Sunday, October 13, 2013

Philip Jose Farmer Makes Nonsense of the Bodily Resurrection by Making It Happen


One of my reading projects the past year has been Philip Jose Farmer’s Riverworld series, which begins with every human being who ever lived awaking after death on the banks of a massive river. As it deals with an afterlife of sorts, there is a great deal of religion in Riverworld and a great deal of skepticism about religion, but what struck me most was how Farmer has portrayed a bodily resurrection, and in doing so has highlighted what is ridiculous about the very idea.

Every time I heard about this series prior to reading it, I thought it sounded stupid, especially since book covers and promotional material for the books and related media tend to highlight the jumble of people from different places and times who find themselves together after rebirth: Medieval kings, modern day stockbrokers, African tribesmen, ancient Greeks, and so on. The whole thing sounded random and farcical, but after running across the first book, To Your Scattered Bodies Go, in a used bookstore for only $1.95, I decided to give it a try and found myself engrossed from start to finish.

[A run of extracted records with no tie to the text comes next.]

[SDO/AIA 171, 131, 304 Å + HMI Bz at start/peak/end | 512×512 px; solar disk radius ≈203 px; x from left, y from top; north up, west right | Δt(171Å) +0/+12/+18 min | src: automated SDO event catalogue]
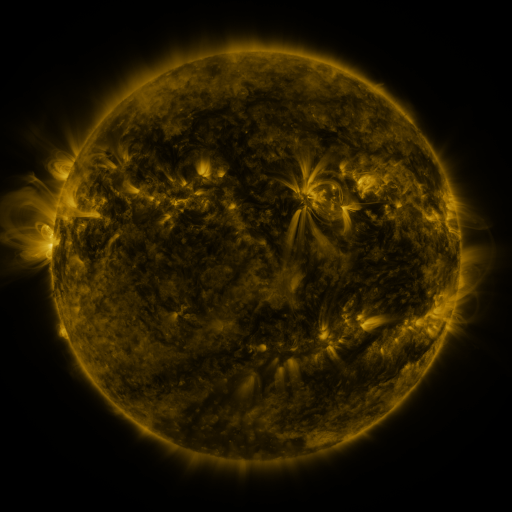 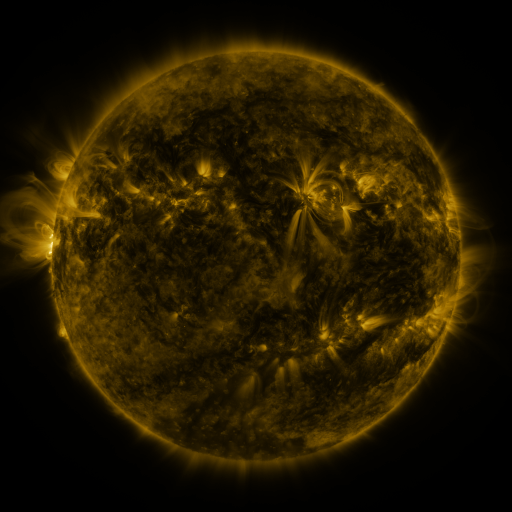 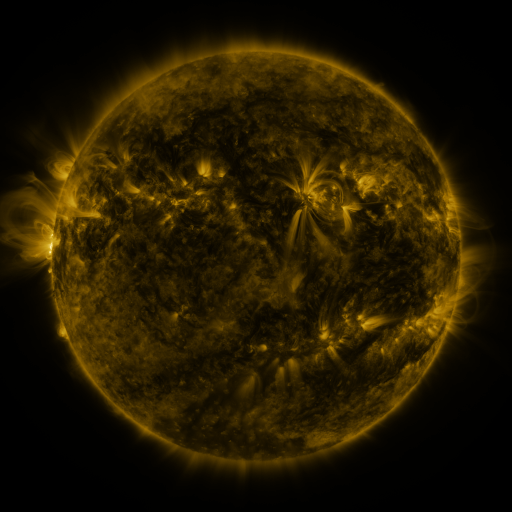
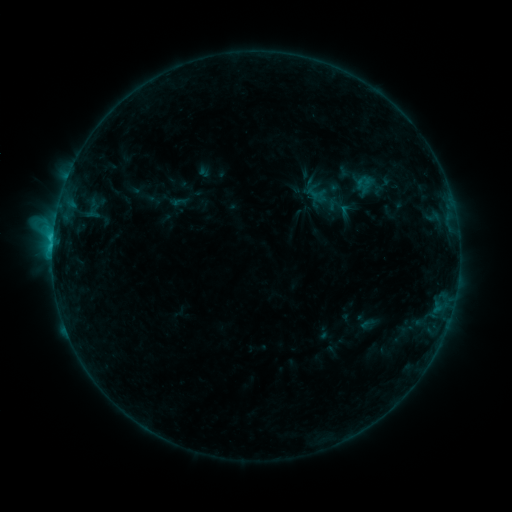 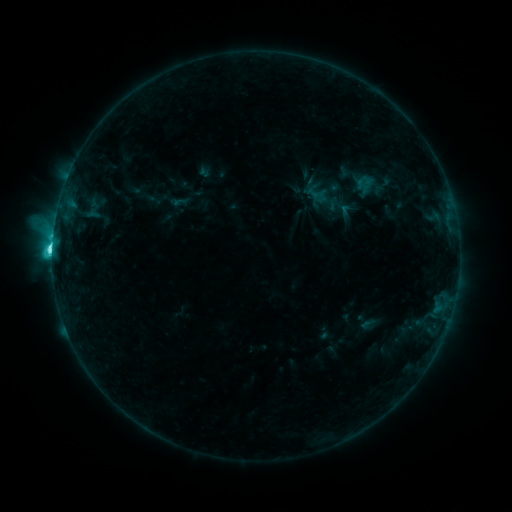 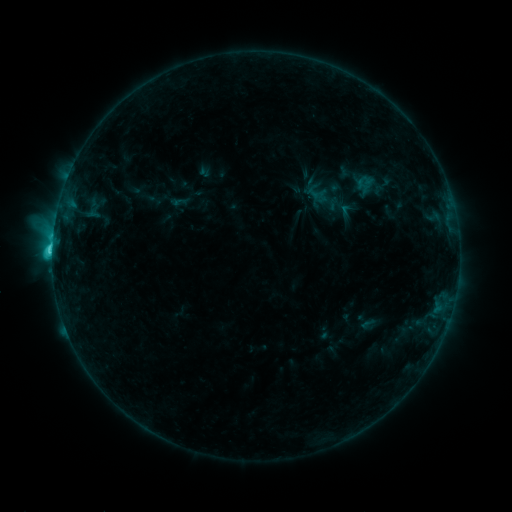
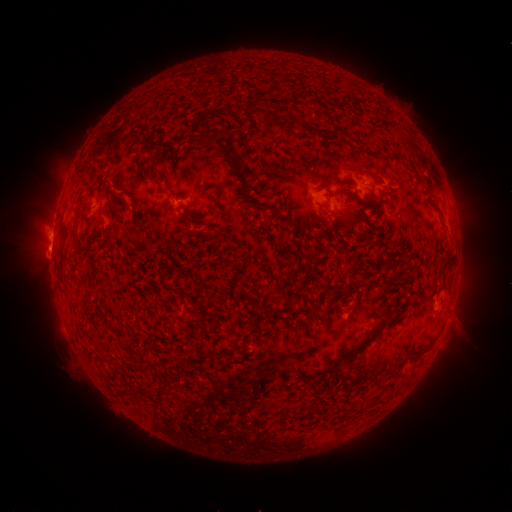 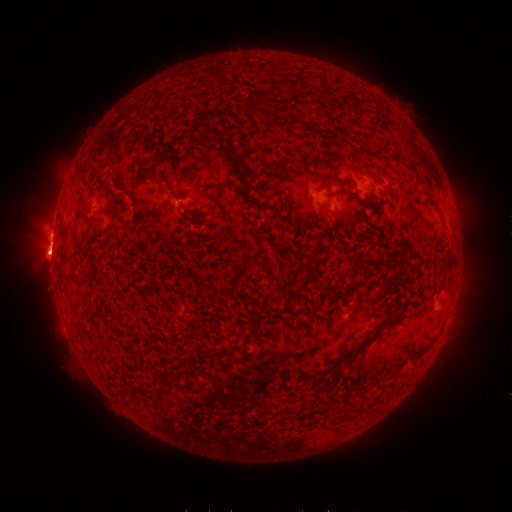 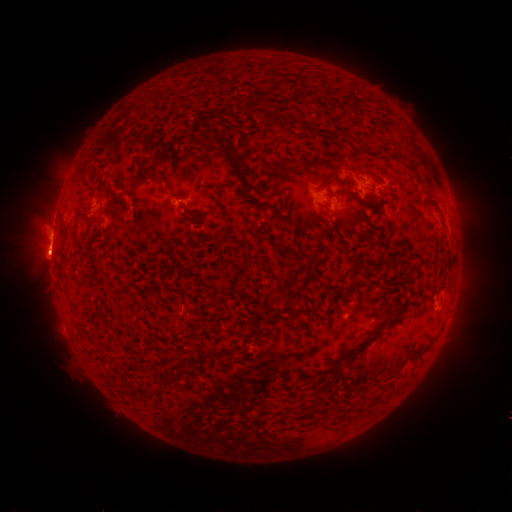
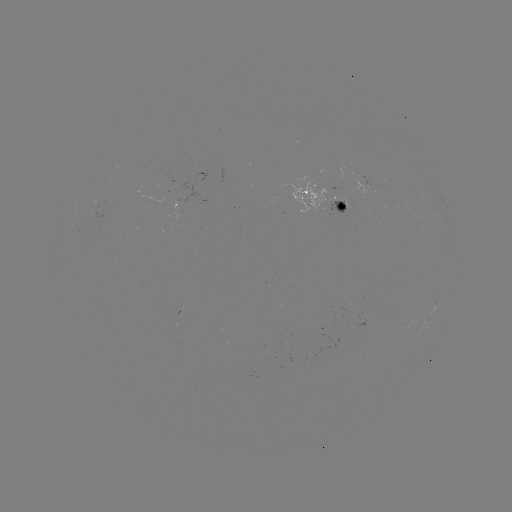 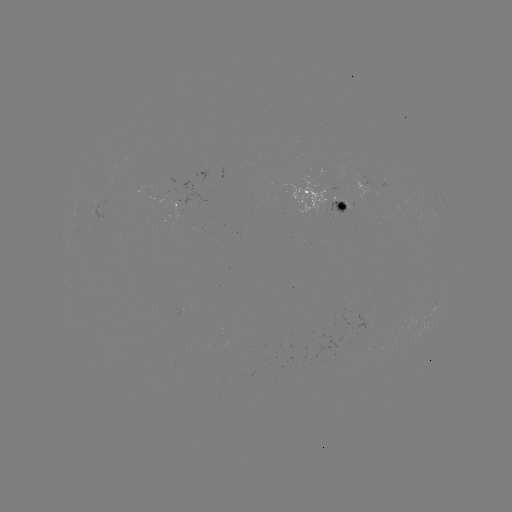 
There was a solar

In the book, every human being who has ever lived from 99,000 B.C. to 1983--that’s approximately 35 billion souls--wakes up along the banks of The River, which is roughly ten million miles long and winds around the entire surface of an alien planet. Everyone wakes up at once, nude, hairless, in perfect health, and with a body about 26 years old and immune to further aging. Grasslands and forests run along the river, bounded on both sides by nearly impenetrable mountains. The resurrected human race--including common folk such as you and me, as well as historical personages such as Richard Francis Burton, Cyrano de Bergerac, Samuel Clemens and Hermann Goering--must first learn to survive. Then, some embark on a journey to the head of the river to confront the mysterious beings known as Ethicals who have resurrected the human race.

As I read the mechanics of this science-fiction account of life after death, I realized that Farmer had to answer a question that religion avoids: What kind of bodies will we have in the afterlife? While Farmer is simply writing an interesting tale, he can fill in the details as he wishes, but the problem for the religious belief in a bodily resurrection--and the idea of Heaven in general, something along the lines of the vision at the end of Terrence Malick's beautiful film The Tree of Life--is that no answer to the question makes sense or satisfies the criteria of Heaven.
 
 
I doubt Malick intended for the above to be a literal representation of Heaven, but it is a lot like what many people think the afterlife will be like.

Consider the common conception of Heaven as a reunion: I can imagine myself reunited with my loved ones in their bodies from life, but does that mean my grandparents, for example, will be the elderly people I have so many fond memories of? They would probably prefer a younger, fitter body as in Farmer’s Riverworld, but then, while they would technically be my grandparents, with so much different about them than I remember, they would hardly be the people I knew. But isn’t that a great deal of the point, being reunited with those we once knew?

It does not solve the problem to say we will have new bodies, because new bodies would also make everyone something different, unrecognizable. That’s no reunion, either. Besides, a body, any body, is still a body, one that needs to eat, drink, sleep, couple and crap. Think about it a little, and you’ll see Heaven as traditionally defined has no place for hunger, thirst, lust and feces. With bodies, Heaven would soon be a lot like Earth, a lot like Riverworld, actually--just another struggle for food, shelter, power, sex.

This is why religion is better off sticking with spiritual resurrection. Then, at least, all the details can remain vague, backed up by assurances that the power of God pulls it off somehow. As an atheist, that doesn’t impress me much either, but that’s a different argument.